### Passage shown

So with the following code, changing the type of the parameter x
from const ull
to const ull&
(with typedef unsigned long long ull
) results in a roughly 25% speedup when compiled with gcc 4.7.2 and flags -O3 -std=c++11 -g
, and I can't figure out why this would make such a big difference.
static void inline single_mult(const std::vector<ull>::iterator& data, const std::vector<ull>::const_iterator& rbegin, const std::vector<ull>::const_iterator& rend, const ull x) { ull tmp=0, carry=0, i=0; for (auto rhs_it = rbegin; rhs_it != rend; ++rhs_it) { tmp = x*(*rhs_it) + data[i] + carry; if (tmp >= imax) { carry = tmp >> numbits; tmp &= imax - 1; } else { carry = 0; } data[i++] = tmp; } data[i] += carry; }
It is called in the following function (for doing schoolbook long multiplication)
static void naive(std::vector<ull>::iterator data, std::vector<ull>::const_iterator cbegin, std::vector<ull>::const_iterator cend , std::vector<ull>::const_iterator rbegin, std::vector<ull>::const_iterator rend) { for (auto data_it = cbegin; data_it != cend; ++data_it) { if (*data_it != 0) { single_mult(data, rbegin, rend, *data_it); } ++data; } }
The timing is done by calling clock()
around a loop to measure how long it takes. Not the most accurate/precise way, but I figured a consistent 25% difference meant the difference was statistically significant.

######

▶ **Set task**: Continue the forum post about why passing x as const ull& speeds up the multiplication code, starting after its last sentence.

### Items

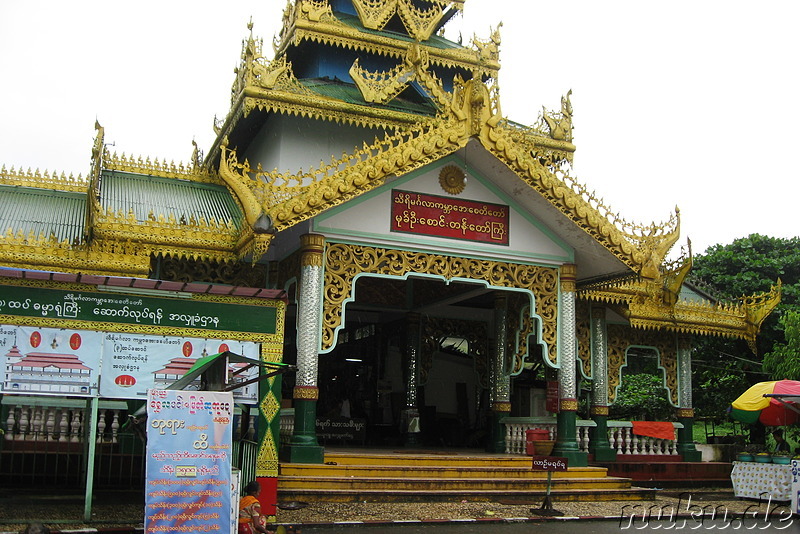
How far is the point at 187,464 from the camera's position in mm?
8109

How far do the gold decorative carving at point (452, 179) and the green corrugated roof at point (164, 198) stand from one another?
12.2ft

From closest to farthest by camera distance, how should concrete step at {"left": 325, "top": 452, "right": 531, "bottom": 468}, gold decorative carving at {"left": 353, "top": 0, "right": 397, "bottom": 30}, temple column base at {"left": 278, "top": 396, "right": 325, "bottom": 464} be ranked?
temple column base at {"left": 278, "top": 396, "right": 325, "bottom": 464} → concrete step at {"left": 325, "top": 452, "right": 531, "bottom": 468} → gold decorative carving at {"left": 353, "top": 0, "right": 397, "bottom": 30}

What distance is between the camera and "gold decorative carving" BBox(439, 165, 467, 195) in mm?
13578

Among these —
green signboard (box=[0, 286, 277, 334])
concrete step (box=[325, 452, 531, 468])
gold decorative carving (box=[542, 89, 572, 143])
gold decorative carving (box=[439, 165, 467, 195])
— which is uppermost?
gold decorative carving (box=[542, 89, 572, 143])

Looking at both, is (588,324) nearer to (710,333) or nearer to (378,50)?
(710,333)

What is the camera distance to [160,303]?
9781mm

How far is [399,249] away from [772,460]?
24.2 feet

######

▶ **Response to the task**:
Full working code block:
#include <vector> #include <limits> #include <ctime> #include <iostream> typedef unsigned long long ull; typedef unsigned int uint; const ull numbits = (ull) std::numeric_limits<uint>::digits; const ull imax = 1LL << numbits; static void inline single_mult(const std::vector<ull>::iterator& data, const std::vector<ull>::const_iterator& rbegin, const std::vector<ull>::const_iterator& rend, const ull x) { ull tmp=0, carry=0, i=0; for (auto rhs_it = rbegin; rhs_it != rend; ++rhs_it) { tmp = x*(*rhs_it) + data[i] + carry; if (tmp >= imax) { carry = tmp >> numbits; tmp &= imax - 1; } else { carry = 0; } data[i++] = tmp; } data[i] += carry; } static void naive(std::vector<ull>::iterator data, std::vector<ull>::const_iterator cbegin, std::vector<ull>::const_iterator cend , std::vector<ull>::const_iterator rbegin, std::vector<ull>::const_iterator rend) { for (auto data_it = cbegin; data_it != cend; ++data_it) { if (*data_it != 0) { single_mult(data, rbegin, rend, *data_it); } ++data; } } int main() { int N = 10000; std::vector<ull> vec(N); for (int i=0; i<N; ++i) { vec[i] = i; } auto s1 = clock(); int num = 10; std::vector<ull> result(2*N); for (int i=0; i<num; ++i) { //Need to zero out the vector or the result will be different. std::fill(result.begin(), result.end(), 0); naive(result.begin(), vec.cbegin(), vec.cend(), vec.cbegin(), vec.cend()); } s1 = (clock() - s1); std::cout << "Took " << float(s1)/CLOCKS_PER_SEC << "seconds total." << std::endl; }
And runtimes (I named the file that passes the value value.cpp
and reference reference.cpp
)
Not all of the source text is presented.